© Copyright 2023, Astera Software
To make an API call, an API Connection object needs to be configured first. This object stores all the common information that can be shared across multiple API requests.
Drag-and-drop the API Connection object from the Toolbox onto a dataflow.
Note: It can also be stored as a shared action file.
Right-click on the API Connection object and select Properties from the context menu.
A configuration window will appear on your screen with the following options:
Base URL: Here, you can specify the base URL of the API which will prepend as a common path to all API endpoints sharing this connection. A Base URL usually consists of the scheme, hostname, and port of the API web address.

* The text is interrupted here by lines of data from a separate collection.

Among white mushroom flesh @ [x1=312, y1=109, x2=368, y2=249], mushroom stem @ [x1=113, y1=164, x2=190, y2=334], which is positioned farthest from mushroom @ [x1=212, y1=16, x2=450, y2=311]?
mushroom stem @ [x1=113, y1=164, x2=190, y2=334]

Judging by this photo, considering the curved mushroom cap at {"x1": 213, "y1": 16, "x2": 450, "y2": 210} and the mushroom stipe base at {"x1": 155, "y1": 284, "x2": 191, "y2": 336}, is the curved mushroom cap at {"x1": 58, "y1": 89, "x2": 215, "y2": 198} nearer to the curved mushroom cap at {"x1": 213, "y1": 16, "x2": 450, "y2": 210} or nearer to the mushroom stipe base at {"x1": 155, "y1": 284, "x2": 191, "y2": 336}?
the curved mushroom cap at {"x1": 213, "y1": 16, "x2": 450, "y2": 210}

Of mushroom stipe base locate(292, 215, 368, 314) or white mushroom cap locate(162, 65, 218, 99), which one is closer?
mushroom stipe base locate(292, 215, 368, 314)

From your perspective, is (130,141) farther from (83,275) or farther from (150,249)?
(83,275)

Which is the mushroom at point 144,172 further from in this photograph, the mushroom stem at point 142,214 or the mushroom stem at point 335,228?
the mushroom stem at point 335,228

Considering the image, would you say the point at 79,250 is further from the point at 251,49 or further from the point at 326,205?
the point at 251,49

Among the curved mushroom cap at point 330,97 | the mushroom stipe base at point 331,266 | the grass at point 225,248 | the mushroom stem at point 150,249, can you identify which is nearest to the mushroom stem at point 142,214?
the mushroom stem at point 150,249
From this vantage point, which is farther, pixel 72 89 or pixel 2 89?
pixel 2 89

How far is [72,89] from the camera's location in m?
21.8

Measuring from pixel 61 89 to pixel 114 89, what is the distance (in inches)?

Note: When a user imports an API definition, a shared connection file containing the Base URL and authentication type is automatically created within the project. To learn more about importing APIs in Astera Data Stack, click here.
Timeout (msec): Specify the duration, in milliseconds, to wait for the API server to respond before giving a timeout error.
Include Client SSL Certificate: Check this box to include an imported client certificate for the specified base URL.
Enable Authentication Logs: Select this checkbox to enable authentication logging for APIs.
Authentication – Security Type: Specify the authentication type for the API.
Astera supports the following authentication types.
Identification and verification of a user is an important aspect of authentication. Authentication allows an application to determine whether a user identity is valid/authorized; based on the outcome, a user is provided access control to the application.
For APIs, authentication plays a key role in authorizing requests to the API platform’s resources. The following authentication types are available within the API Connection object.
No Authentication
OAuth 2
API Key
Basic Authentication
Bearer Token
AWS Signature
NTLM
No Authentication
With this security type, the user can send API requests without including any authentication parameters.
OAuth 2
This type is used when an unrelated application login is used to acquire permission to access data on your behalf for another application. Instead of giving away your password to the application, OAuth 2 enables delegated authorization through a third-party Authorization Server.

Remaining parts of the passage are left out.